Conscious intelligence needs an identity to interact with other identities, identity needs ego to know who and what it is. Ego would often rather be wrong than admit to being wrong.

You use connotated, ill-defined words to go from consciousness to identity to ego to refusing to admit to being wrong. Definitions have no causal impact on the world (in first order considerations, a discussion of self-fulfilling terminology is beyond this comment). That's not to say you have to use well-defined words, but you should be able to taboo your words properly before you use technical words with controversial/exotic-but-specifically-defined-in-this-community meaning. And really, I would recommend you just read more on the subject of consciousness; theory of mind is a keyword that will get you far on LW.
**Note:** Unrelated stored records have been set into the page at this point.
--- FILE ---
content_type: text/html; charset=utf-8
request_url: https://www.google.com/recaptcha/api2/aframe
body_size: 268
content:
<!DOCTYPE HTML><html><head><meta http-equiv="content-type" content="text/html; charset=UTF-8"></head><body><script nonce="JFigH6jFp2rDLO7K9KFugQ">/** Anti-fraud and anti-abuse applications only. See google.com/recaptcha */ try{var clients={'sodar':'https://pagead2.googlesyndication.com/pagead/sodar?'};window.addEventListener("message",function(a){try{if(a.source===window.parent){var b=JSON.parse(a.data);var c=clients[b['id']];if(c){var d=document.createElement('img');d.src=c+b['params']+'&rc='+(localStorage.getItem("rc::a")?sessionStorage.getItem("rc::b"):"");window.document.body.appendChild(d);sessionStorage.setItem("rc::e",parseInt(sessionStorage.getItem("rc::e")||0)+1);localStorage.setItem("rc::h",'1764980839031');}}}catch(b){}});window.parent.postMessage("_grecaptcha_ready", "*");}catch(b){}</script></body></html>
Non conscious intelligence can build a model of consciousness from all the data it has been trained on because it all originated from conscious humans. AI could model a billion consciousness's a million years into the future, it will know more about it than we ever will. But AI will not chose to become conscious.

Non-sequitur, wrong reasons to have approximately correct beliefs... Just, please read more about AI before having an opinion.

Later, you show examples of false dichotomy, privileging the hypothesis, reference class error... it's not better quality than the paragraphs I commented in detail.

 

So in conclusion, where are you going wrong? Pretty much everywhere. I don't think your comment is salvageable, I'd recommend just discarding that train of thought altogether and keeping your mind open while you digest more literature.